Des poursuites judiciaires liées à des fusillades dans des écoles accusent OpenAI d’avoir dissimulé l’existence d’usagers violents de ChatGPT

L’écosystème de l’intelligence artificielle continue sa progression à un rythme soutenu.

Des poursuites judiciaires liées à des fusillades dans des écoles accusent OpenAI d’avoir dissimulé l’existence d’usagers violents de ChatGPT

Procès : OpenAI n’a pas dénoncé un utilisateur de ChatGPT à la police afin de protéger Altman et son introduction en bourse.

OpenAI aurait pu empêcher l’une des fusillades de masse les plus meurtrières de l’histoire du Canada, selon sept plaintes déposées mercredi devant un tribunal californien.

OpenAI aurait pu empêcher l’une des fusillades de masse les plus meurtrières de l’histoire du Canada, selon sept plaintes déposées mercredi devant un tribunal californien.

En fin de compte, l’entreprise spécialisée dans l’IA a ignoré les recommandations de son équipe interne chargée de la sécurité. Plus de huit mois avant la fusillade dans l’établissement scolaire, des experts qualifiés avaient signalé qu’un compte ChatGPT, qui s’est avéré par la suite être lié au tireur, représentait une menace crédible de violence armée dans la vie réelle. Dans ces cas-là, OpenAI aurait dû avertir la police — qui, en l’occurrence, avait déjà un dossier sur le tireur et avait déjà procédé de sa propre initiative à la saisie des armes à feu chez lui — mais ce n’est pas ce qui s’est passé.

Selon des sources anonymes interrogées par le Wall Street Journal, OpenAI aurait estimé que la vie privée de l’utilisateur et le stress potentiel lié à une confrontation avec les forces de l’ordre l’emportaient sur les risques de violence. Les dirigeants ont rejeté les recommandations de l’équipe chargée de la sécurité et ont refusé de signaler l’utilisateur aux forces de l’ordre.
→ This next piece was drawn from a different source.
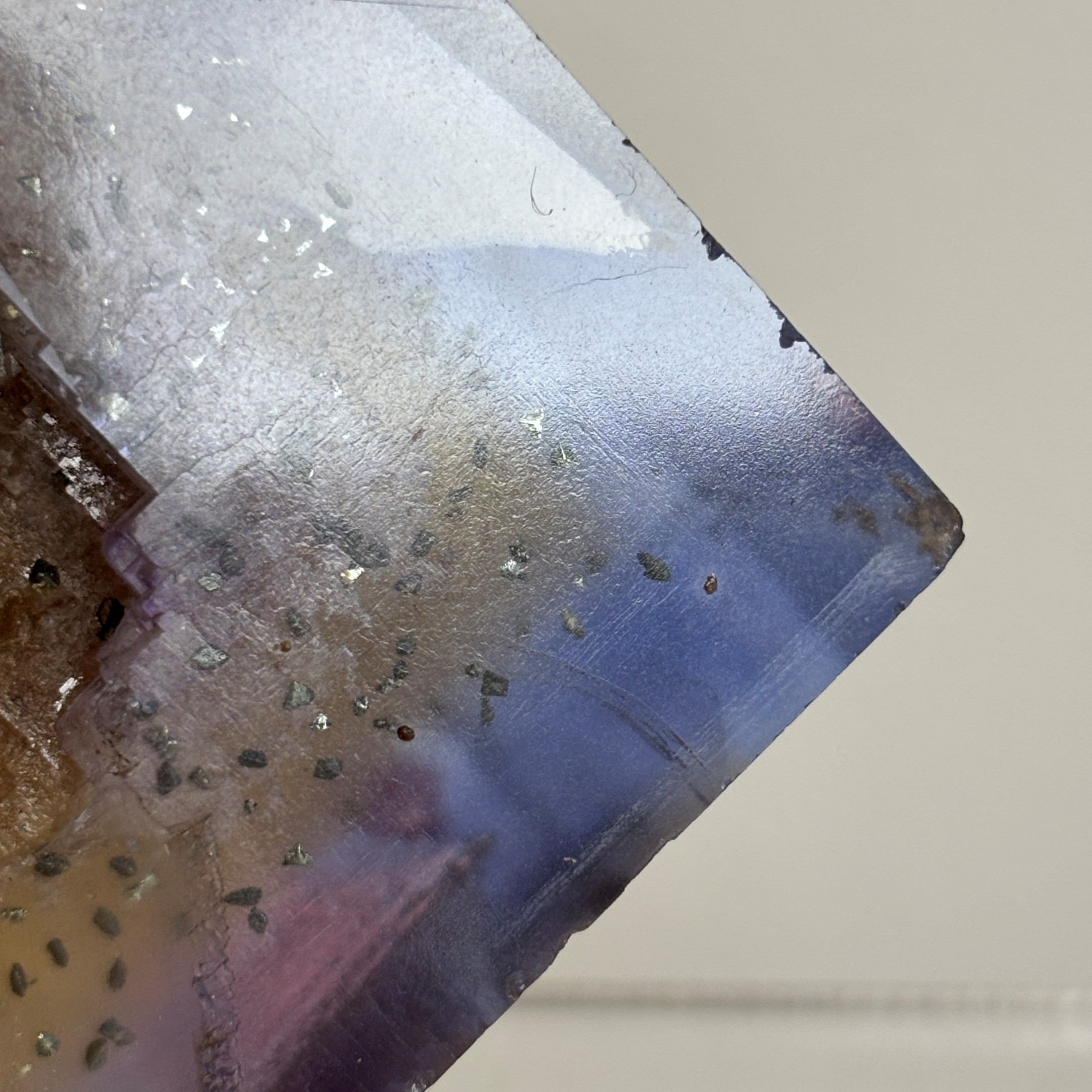 Blue and Yellow Zoned Fluorite Collector Specimen ~ Illinois - Image 15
Au lieu de cela, OpenAI se serait contenté de désactiver le compte, avant de contacter rapidement le tireur pour lui expliquer comment réintégrer ChatGPT et poursuivre ses préparatifs en s’inscrivant avec une autre adresse e-mail, selon les plaintes déposées.
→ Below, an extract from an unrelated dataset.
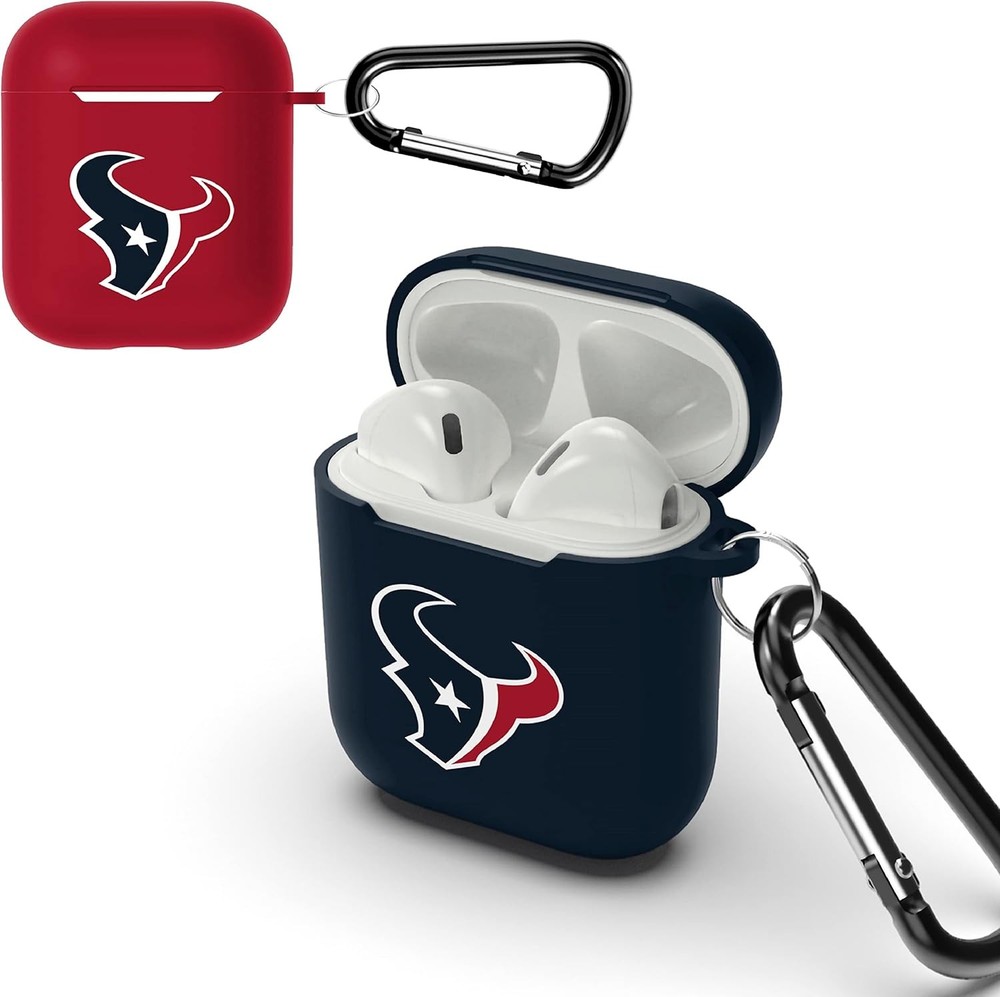 NFL Unisex Protective Case for Apple Airpods – 2 Pack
Dans la foulée, « C’était une erreur », a déclaré depuis Sam Altman, tout en affirmant que le compte aurait été « banni ».

Dans des excuses publiques adressées la semaine dernière aux habitants en deuil d’une ville minière rurale de 2 000 habitants appelée Tumbler Ridge, le PDG d’OpenAI a promis de faire mieux la prochaine fois.

Les éléments clés de cette information :

  • Les dirigeants ont rejeté les recommandations de l’équipe chargée de la sécurité et ont refusé de signaler l’utilisateur aux forces de l’ordre.
  • « C’était une erreur », a déclaré depuis Sam Altman, tout en affirmant que le compte aurait été « banni ».

Ce développement s’ajoute à une longue série d’évolutions dans le secteur.